Peter invited him to work with him, but his wife, Soula, who also came from Lemnos, was pregnant with their first child, Nic. The business could barely sustain Peter and Soula, so Fanis declined his brother’s offer. Soula would work until the very last day of her pregnancy. Fortunately, they could count on Paulos Mthethwa to look after the restaurant while Peter was with her at the hospital – after Paulos had only worked for them for a month.
“The first English words I learnt were ‘salt and vinegar?’” Fanis laughs about his hours behind the food counter in the Honeydew supermarket where he opted to work. He stayed in a single room, worked 18-hour days, listened to music that was banned in Greece at the time, and read the books of writer and philosopher Nikos Kazantzakis, such as Zorba the Greek and The Last Temptation of Christ, which had also been banned.

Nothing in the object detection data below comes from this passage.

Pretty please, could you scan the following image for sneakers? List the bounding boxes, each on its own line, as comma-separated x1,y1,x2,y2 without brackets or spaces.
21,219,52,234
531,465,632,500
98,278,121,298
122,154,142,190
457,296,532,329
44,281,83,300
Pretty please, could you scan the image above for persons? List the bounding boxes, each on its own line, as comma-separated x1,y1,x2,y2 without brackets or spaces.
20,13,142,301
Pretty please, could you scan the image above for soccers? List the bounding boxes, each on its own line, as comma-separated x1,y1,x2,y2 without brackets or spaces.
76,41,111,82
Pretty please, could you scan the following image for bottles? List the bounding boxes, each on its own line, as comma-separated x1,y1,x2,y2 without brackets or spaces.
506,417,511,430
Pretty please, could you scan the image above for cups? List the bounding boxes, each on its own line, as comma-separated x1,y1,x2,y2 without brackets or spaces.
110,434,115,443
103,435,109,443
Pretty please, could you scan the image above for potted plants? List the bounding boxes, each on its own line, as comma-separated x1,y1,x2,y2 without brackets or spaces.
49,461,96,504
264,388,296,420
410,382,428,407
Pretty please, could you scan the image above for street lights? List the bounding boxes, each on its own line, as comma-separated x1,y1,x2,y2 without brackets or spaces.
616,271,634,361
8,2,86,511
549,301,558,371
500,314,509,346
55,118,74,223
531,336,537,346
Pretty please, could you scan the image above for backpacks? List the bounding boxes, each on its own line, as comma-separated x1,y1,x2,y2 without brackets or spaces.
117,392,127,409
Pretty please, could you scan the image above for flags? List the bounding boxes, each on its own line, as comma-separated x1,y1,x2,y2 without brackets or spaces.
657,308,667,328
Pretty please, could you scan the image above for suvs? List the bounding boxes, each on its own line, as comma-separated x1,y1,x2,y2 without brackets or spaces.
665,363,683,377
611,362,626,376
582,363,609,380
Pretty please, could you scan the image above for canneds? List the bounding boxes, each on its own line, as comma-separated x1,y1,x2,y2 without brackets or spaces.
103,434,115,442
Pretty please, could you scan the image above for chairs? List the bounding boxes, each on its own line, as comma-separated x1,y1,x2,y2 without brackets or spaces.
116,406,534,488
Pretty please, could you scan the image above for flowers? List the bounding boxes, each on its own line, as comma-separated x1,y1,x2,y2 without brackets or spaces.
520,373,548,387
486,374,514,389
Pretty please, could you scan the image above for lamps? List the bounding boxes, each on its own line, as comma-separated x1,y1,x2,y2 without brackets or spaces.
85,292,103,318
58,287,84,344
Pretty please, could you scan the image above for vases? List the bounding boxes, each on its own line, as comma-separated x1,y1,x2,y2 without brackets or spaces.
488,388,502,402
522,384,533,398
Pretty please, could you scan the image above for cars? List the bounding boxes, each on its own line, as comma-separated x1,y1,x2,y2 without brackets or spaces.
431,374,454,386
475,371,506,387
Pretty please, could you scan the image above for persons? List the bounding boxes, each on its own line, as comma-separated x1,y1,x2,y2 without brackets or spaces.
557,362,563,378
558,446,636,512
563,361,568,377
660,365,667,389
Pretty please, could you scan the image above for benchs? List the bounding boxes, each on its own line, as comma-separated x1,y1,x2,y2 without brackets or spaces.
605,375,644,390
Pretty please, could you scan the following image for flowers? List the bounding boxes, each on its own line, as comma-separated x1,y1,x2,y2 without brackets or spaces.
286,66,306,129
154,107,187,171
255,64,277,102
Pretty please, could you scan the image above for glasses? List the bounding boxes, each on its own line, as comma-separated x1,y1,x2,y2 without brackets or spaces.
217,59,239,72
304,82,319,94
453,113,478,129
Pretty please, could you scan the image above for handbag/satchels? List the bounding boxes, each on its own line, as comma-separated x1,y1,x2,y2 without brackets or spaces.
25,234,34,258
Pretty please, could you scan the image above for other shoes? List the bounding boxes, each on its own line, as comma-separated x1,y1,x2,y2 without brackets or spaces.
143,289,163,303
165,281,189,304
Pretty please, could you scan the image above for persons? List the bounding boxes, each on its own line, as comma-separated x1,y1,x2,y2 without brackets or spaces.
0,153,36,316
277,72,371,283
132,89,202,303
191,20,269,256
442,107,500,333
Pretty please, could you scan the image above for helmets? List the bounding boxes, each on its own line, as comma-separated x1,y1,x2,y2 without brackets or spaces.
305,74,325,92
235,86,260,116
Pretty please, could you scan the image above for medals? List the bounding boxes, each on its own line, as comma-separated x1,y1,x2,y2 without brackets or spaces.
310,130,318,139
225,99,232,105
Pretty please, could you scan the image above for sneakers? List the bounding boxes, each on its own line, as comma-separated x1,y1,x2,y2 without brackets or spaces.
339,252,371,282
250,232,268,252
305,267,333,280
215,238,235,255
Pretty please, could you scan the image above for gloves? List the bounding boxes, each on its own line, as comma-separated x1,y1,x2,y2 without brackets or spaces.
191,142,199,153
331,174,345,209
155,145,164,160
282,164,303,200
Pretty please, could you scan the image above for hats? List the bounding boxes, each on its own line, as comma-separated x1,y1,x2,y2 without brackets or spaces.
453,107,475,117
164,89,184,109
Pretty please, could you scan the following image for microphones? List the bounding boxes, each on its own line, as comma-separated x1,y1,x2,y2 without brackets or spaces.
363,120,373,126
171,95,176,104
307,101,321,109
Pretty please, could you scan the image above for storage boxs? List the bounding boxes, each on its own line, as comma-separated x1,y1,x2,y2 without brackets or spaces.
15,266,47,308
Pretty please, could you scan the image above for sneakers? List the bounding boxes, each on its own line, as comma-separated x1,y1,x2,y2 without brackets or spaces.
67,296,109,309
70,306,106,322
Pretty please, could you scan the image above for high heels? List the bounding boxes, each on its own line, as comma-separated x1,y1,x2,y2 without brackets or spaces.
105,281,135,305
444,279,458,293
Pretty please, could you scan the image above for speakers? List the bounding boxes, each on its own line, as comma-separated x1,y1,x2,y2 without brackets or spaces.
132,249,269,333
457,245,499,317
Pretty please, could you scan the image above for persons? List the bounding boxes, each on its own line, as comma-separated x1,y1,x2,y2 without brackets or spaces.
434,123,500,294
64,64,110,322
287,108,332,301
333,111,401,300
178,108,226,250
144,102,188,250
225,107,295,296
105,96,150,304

“What could you do – you were there for the money,” he says, and shrugs his shoulders.
His uncle George Halamandres also asked him to work for him in the commissary, but the salary he offered was far lower than what Fanis earned as supermarket manager.
Then, in 1976, in the wake of the Soweto uprising on 16 June, Peter and Fanis put their heads together. Soula, who had been assaulted, a brick shoved in her face, while she was working for her brother in his supermarket, got very nervous about their adopted country. The brothers decided it was not wise to have all their eggs in one basket. “Let one stay, let one go back to Greece, and let us keep our options open, we said,” recalls Peter. Greece had become a democratic republic after a referendum in 1975 and was now a more attractive option.
The Steers in Bellevue thus got a new owner. Fanis had saved up R15 000 by living like a hermit. He bought the restaurant for R40 000 and promised to pay his brother the balance later.
His English was still not the best. He used to phone the Portuguese grocer, order his 20 bags of potatoes and five boxes of tomatoes and then slam the phone down. “I knew if he asked about the weather, I would be in trouble,” Fanis says with a laugh.
At least he had his uncle for company early in the mornings. George opened the central kitchen and would then come around for coffee and a chat. “He loved me so much, like a son,” remembers Fanis. After a while Fanis realised, however, that the visits delayed him and he never had time to do his preparations for the day. “Then I figured out if I asked my uncle to lend me R50, he would leave rather quickly. He liked to make money, but he didn’t like parting with it.”
Paulos Mthethwa, who had been employed by George and had begun to work for Peter before Fanis took over, says George often dropped in for a toasted bacon and egg sandwich. “Every Sunday you’d see him.”